• PROVIDED TEXT
======
MEOW adds bite to disaster effort
MEOW adds bite to disaster effort
27 July 2009
published by www.weeklytimesnow.com.au
Australia — TELSTRA today launched a mobile telephone exchange to work in disaster threats such as bushfires.
The telco said the $200,000 Mobile Exchange on Wheels (MEOW) was the first of its kind in the country.
It was “a simple and highly portable, fully functional telephone exchange”, specifically designed to provide communications to disaster areas.
Telstra engineers developed it after the devastating bushfires on Black Saturday.
At an official event in bushfire-struck Marysville, Victoria, David Moffatt, group managing director Telstra Consumer, said the launch of the MEOW was an example of Telstras ability to use technology in response to natural disasters.
Telstra has a proud history of responding to natural disasters, enabling damage to be repaired and temporary network equipment deployed as quickly as possible to affected areas to ensure communities and emergency services stay connected,” he said.
======
• WHAT TO DO
a - Reproduce the entire MEOW article word for word.
b - Locate each line of the entries that contains the string "image", and copy those lines out.
The MEOW article and the entries come from unrelated sources.
======
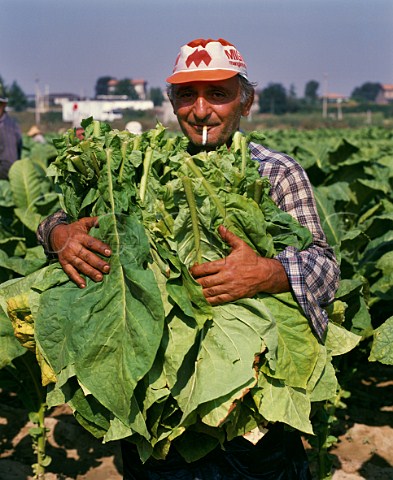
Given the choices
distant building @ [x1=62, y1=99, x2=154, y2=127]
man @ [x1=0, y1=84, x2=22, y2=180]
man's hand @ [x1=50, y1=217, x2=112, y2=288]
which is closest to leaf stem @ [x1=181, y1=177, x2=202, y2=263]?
man's hand @ [x1=50, y1=217, x2=112, y2=288]

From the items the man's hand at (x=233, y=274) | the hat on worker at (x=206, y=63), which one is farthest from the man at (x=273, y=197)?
the man's hand at (x=233, y=274)

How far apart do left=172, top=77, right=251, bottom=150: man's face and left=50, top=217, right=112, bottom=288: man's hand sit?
552 mm

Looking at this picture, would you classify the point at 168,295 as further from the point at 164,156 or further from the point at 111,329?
the point at 164,156

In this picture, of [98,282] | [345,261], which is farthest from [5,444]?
[98,282]

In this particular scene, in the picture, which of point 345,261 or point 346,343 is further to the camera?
point 345,261

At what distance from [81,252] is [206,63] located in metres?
0.80

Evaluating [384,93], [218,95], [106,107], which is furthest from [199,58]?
[384,93]

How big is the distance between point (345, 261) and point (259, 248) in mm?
2139

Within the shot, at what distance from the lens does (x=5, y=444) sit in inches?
172

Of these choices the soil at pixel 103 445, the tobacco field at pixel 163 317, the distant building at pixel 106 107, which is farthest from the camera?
the distant building at pixel 106 107

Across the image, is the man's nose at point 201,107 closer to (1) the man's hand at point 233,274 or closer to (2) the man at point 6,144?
(1) the man's hand at point 233,274

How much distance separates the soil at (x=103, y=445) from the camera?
159 inches

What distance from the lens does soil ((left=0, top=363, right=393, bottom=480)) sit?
405cm

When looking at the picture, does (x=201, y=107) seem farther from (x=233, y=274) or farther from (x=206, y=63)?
(x=233, y=274)
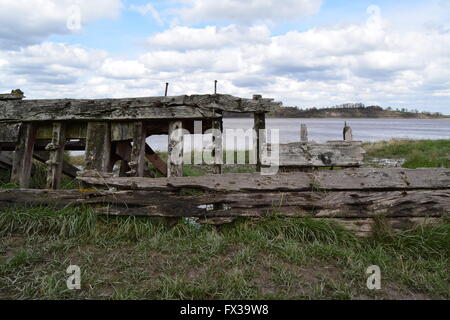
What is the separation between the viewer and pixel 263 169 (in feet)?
17.1

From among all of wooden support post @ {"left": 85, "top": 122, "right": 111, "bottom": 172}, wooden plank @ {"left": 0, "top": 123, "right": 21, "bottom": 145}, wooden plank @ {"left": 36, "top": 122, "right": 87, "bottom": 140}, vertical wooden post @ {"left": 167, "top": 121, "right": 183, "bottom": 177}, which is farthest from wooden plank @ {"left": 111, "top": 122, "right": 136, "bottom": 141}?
wooden plank @ {"left": 0, "top": 123, "right": 21, "bottom": 145}

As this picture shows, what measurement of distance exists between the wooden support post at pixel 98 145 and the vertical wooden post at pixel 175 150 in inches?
42.0

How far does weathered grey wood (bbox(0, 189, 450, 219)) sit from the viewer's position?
15.1ft

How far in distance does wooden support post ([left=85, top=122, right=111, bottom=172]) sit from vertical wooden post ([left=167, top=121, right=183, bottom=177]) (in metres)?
1.07

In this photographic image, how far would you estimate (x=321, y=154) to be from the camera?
540 cm

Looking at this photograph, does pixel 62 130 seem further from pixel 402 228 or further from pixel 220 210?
pixel 402 228

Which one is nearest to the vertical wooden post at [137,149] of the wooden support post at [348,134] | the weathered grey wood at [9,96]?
the weathered grey wood at [9,96]

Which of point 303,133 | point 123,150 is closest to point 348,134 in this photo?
======
• ANSWERS FOR THE TASKS
a -
MEOW adds bite to disaster effort
MEOW adds bite to disaster effort
27 July 2009
published by www.weeklytimesnow.com.au
Australia — TELSTRA today launched a mobile telephone exchange to work in disaster threats such as bushfires.
The telco said the $200,000 Mobile Exchange on Wheels (MEOW) was the first of its kind in the country.
It was “a simple and highly portable, fully functional telephone exchange”, specifically designed to provide communications to disaster areas.
Telstra engineers developed it after the devastating bushfires on Black Saturday.
At an official event in bushfire-struck Marysville, Victoria, David Moffatt, group managing director Telstra Consumer, said the launch of the MEOW was an example of Telstras ability to use technology in response to natural disasters.
Telstra has a proud history of responding to natural disasters, enabling damage to be repaired and temporary network equipment deployed as quickly as possible to affected areas to ensure communities and emergency services stay connected,” he said.

b -
Across the image, is the man's nose at point 201,107 closer to (1) the man's hand at point 233,274 or closer to (2) the man at point 6,144?
In this photographic image, how far would you estimate (x=321, y=154) to be from the camera?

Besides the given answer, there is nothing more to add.